20 апреля в «Северном дне» опубликована важная передовица: «Всецело подчинив своей суверенной воле новоявленную “независимую Финляндию”, Германия стремится охватить Россию не только с северо-запада, но и с Крайнего Севера. С этой целью она посылает, согласно последним телеграфным сведениям, финско-германские отряды на наш Кольский полуостров, наперерез Мурманской железной дороге».

И далее: «Троцкий ответил приказом “принять всякое содействие со стороны союзников”. Во исполнение этого приказа между представителями Мурманского Совета и представителями англичан и французов состоялось соглашение, по которому последние признали Совет высшею властью на Мурмане, обещали не вмешиваться во внутренние дела края и обеспечили нам существенную помощь людьми и “всем необходимым”. <…> Нужно ли прибавлять, что та помощь, которую наши союзники решили оказывать нам на нашем северном побережье, не имеет ничего общего ни с какой оккупацией?»

* * * *

### Задание:
Напишите продолжение отрывка о передовице «Северного дня», посвященной помощи союзников на Мурмане, начиная сразу после его последнего предложения.

### Блок данных:
* * * *

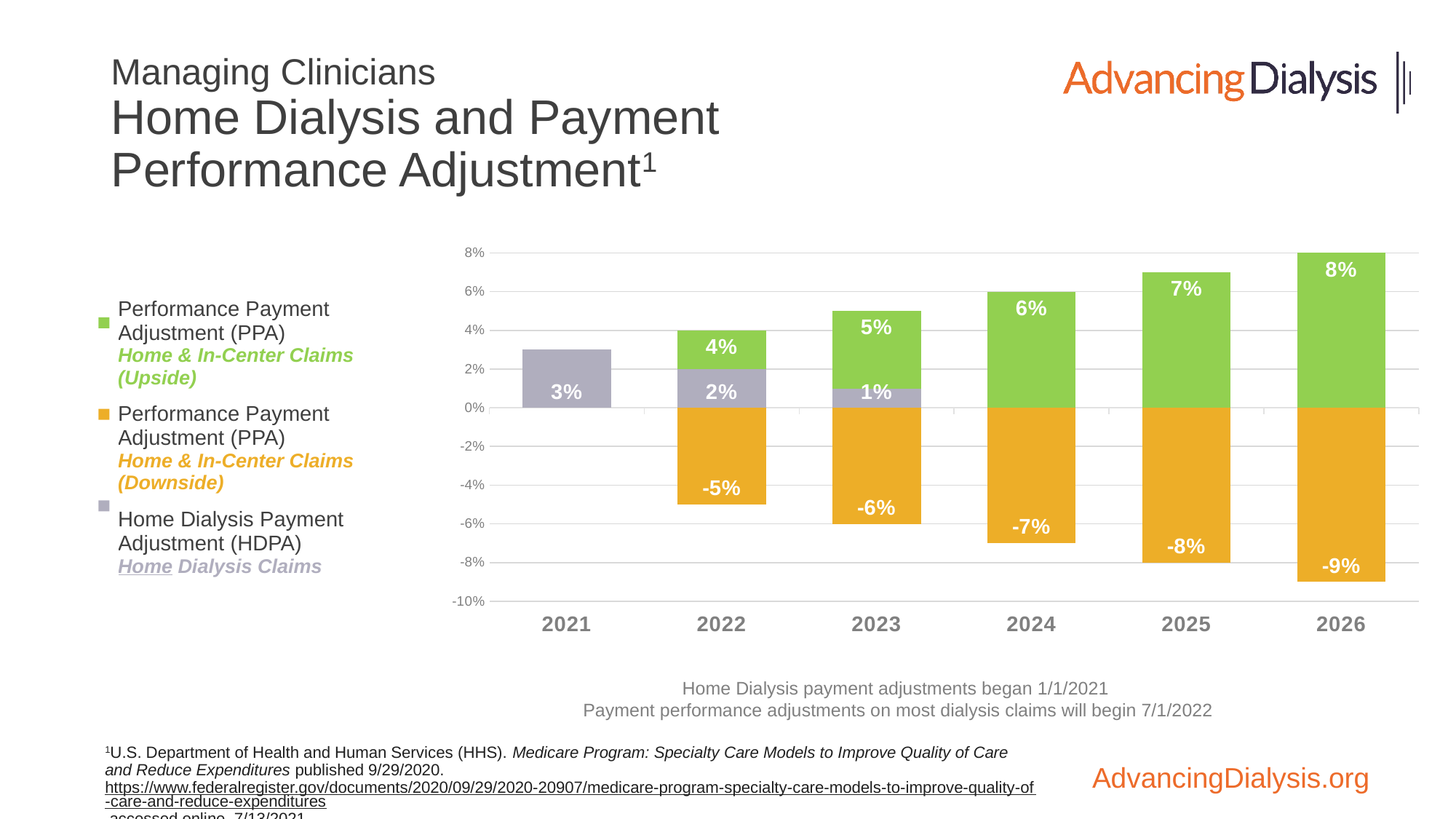
What is the difference between the PPA Upside values for 2025 and 2022? 3% In which year is the PPA Downside value lowest (most negative)? 2026 In which year is the PPA Upside value highest? 2026 What is the Performance Payment Adjustment (PPA) Upside value for 2024? 6% What is the HDPA value for 2023? 1% What is the Home Dialysis Payment Adjustment (HDPA) value for 2021? 3% What kind of chart is shown on the slide? bar chart How many series does the legend list? 3 How many years are shown on the x axis? 6 Do the PPA Upside values rise or fall from 2022 to 2026? rise Which is larger, the HDPA value for 2022 or the HDPA value for 2023? 2022 What is the Performance Payment Adjustment (PPA) Downside value for 2026? -9%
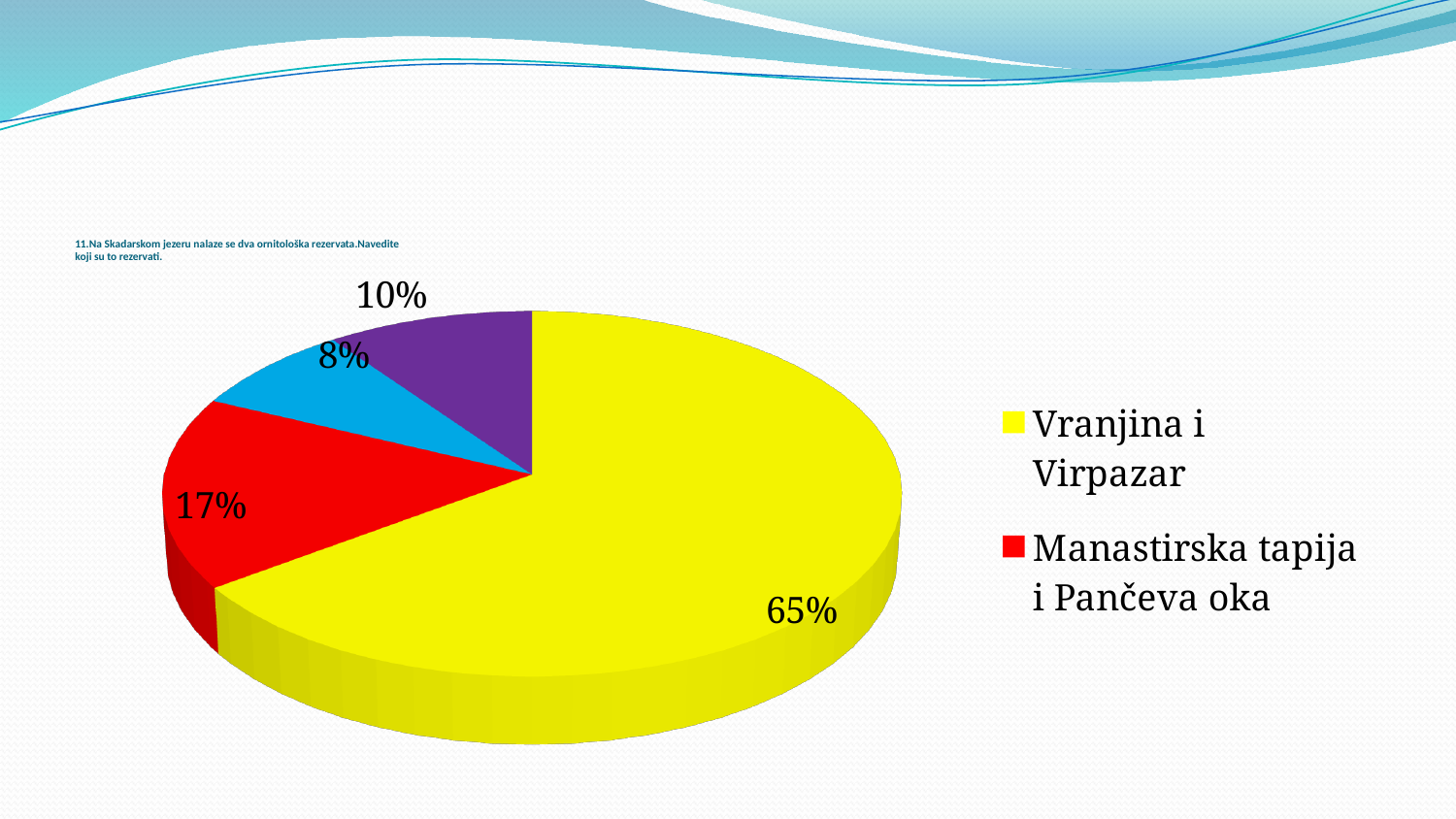
What percentage of the pie chart is the slice for Manastirska tapija i Pančeva oka? 17% What is the percentage shown on the largest slice of the pie chart? 65% What is the percentage shown on the smallest slice of the pie chart? 8% What colour is the slice for Manastirska tapija i Pančeva oka in the pie chart? Red Which legend category has the largest slice in the pie chart? Vranjina i Virpazar What percentage of the pie chart is the slice for Vranjina i Virpazar? 65% By how many percentage points is the Vranjina i Virpazar slice larger than the Manastirska tapija i Pančeva oka slice? 48 What percentage is shown on the purple slice of the pie chart? 10% What kind of chart is shown on the slide? Pie chart How many entries does the legend of the pie chart list? 2 Which is larger: the slice for Vranjina i Virpazar or the slice for Manastirska tapija i Pančeva oka? Vranjina i Virpazar How many slices does the pie chart have? 4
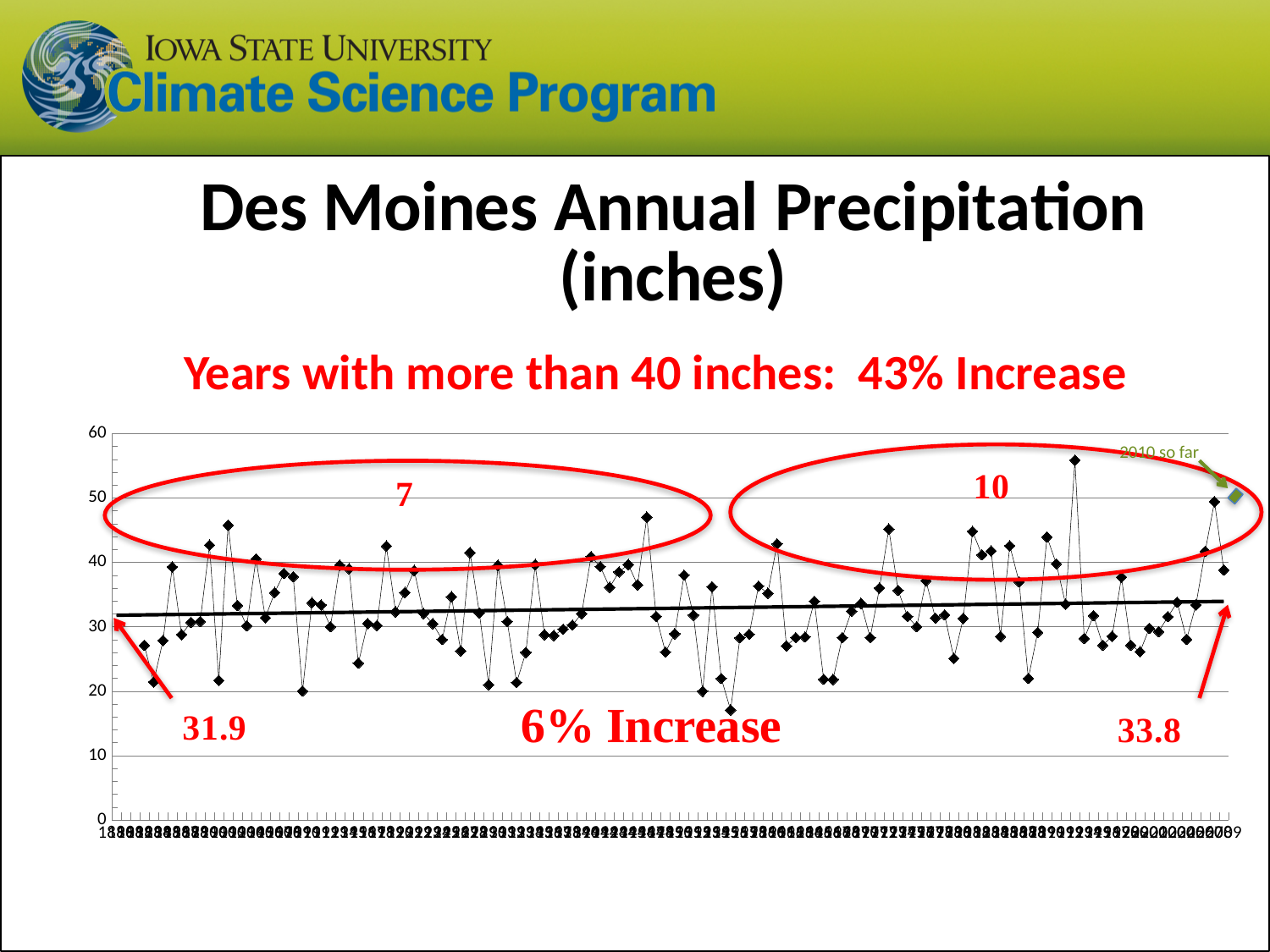
What value is labelled at the start of the trend line on the left of the chart? 31.9 Does the trend line rise or fall from left to right across the chart? rise What value is labelled at the end of the trend line on the right of the chart? 33.8 Is the lowest plotted precipitation value greater or less than 20? less How many years with more than 40 inches are counted in the left red circle? 7 What kind of chart is shown on the slide? line chart What is the title of the chart? Des Moines Annual Precipitation (inches) What percentage increase is annotated along the trend line in the middle of the chart? 6% Increase What is the maximum value shown on the y axis? 60 According to the red subtitle, by what percentage did the number of years with more than 40 inches increase? 43% Is the highest plotted precipitation value greater or less than 50? greater How many years with more than 40 inches are counted in the right red circle? 10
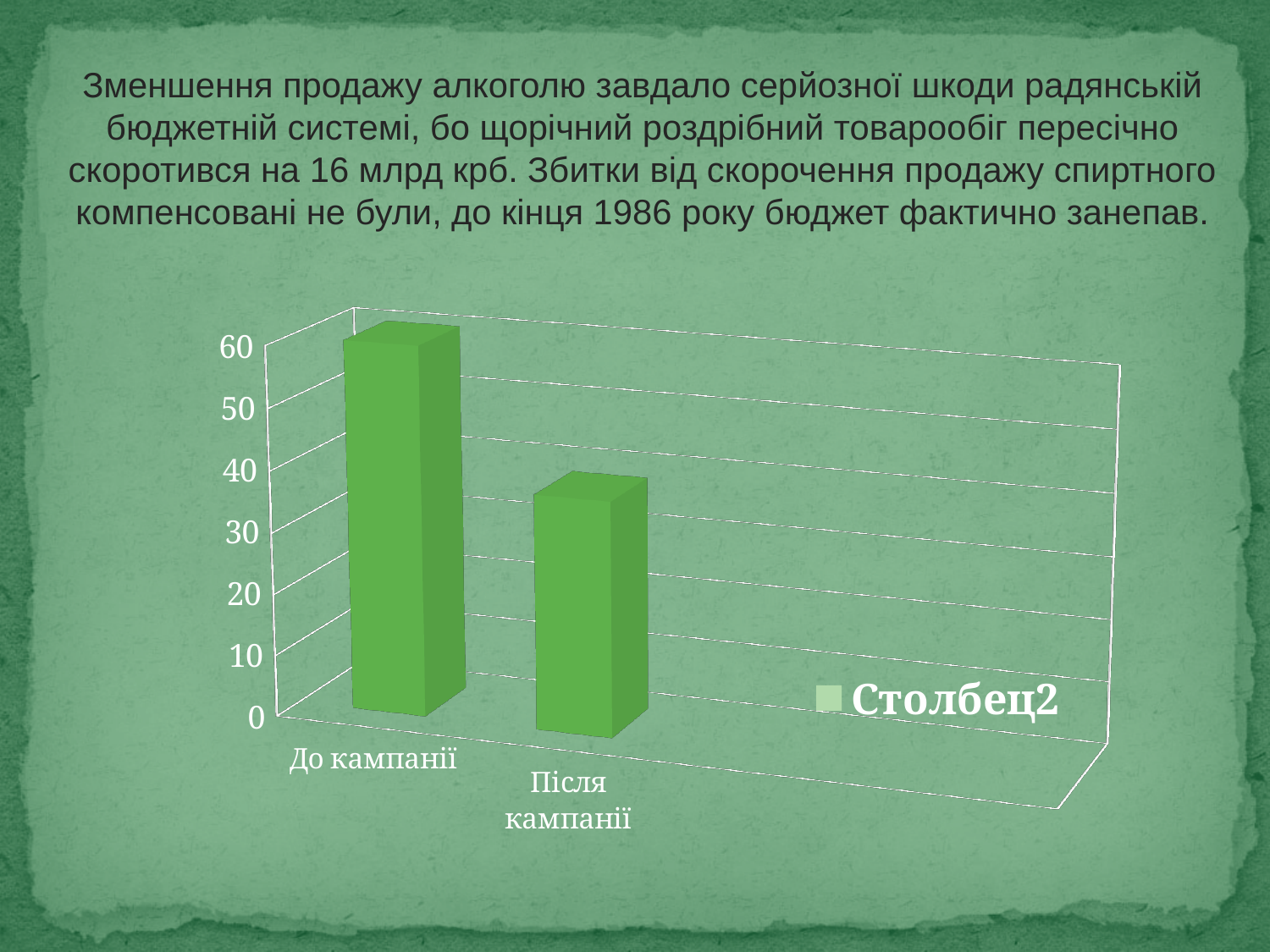
Which category has the highest bar? До кампанії Is the value for Після кампанії greater or less than 50? less Which is larger, the value for До кампанії or the value for Після кампанії? До кампанії What kind of chart is shown on the slide? bar chart What is the highest tick value shown on the vertical axis? 60 Is the value for До кампанії greater or less than 40? greater Do the values rise or fall from До кампанії to Після кампанії? fall Which category has the lowest bar? Після кампанії How many series does the chart legend list? 1 How many categories are plotted on the chart? 2 Is the value for Після кампанії greater or less than 20? greater What is the name of the series shown in the chart legend? Столбец2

* * * *

### Ответ:
Именно так, при непродуманном пособничестве самих же большевиков, начиналась история пресловутого захвата интервентами русского Севера, и в том числе Архангельского края.

Председателем Мурманского Совета был Алексей Юрьев, прибывший на Север осенью 1917 года из Нью-Йорка. Во время Первой мировой он сотрудничал с Троцким в издаваемой в США русскоязычной газете «Новый мир», что обеспечило Юрьеву стремительную карьеру.

Ситуация и вправду была непростой: угроза со стороны финско-германских войск имела место, а Красная армия только-только создавалась. В итоге Троцкий, не согласовав свое решение с Лениным, действительно дал указание Юрьеву принять союзников. Девятого марта на побережье был высажен первый десант.

Леоновых эта весть обрадовала.

В их понимании бывшие союзники (бывшие, потому что ранее советская власть разорвала все договоры с ними) не просто гарантировали безопасность от финско-германской агрессии: с ними связывали надежду на восстановление порядка в самой России.

Стихи, которые Леонид Леонов публикует теперь в каждом номере (по два стихотворения ежедневно), явно показывают его отношение к происходящему в стране.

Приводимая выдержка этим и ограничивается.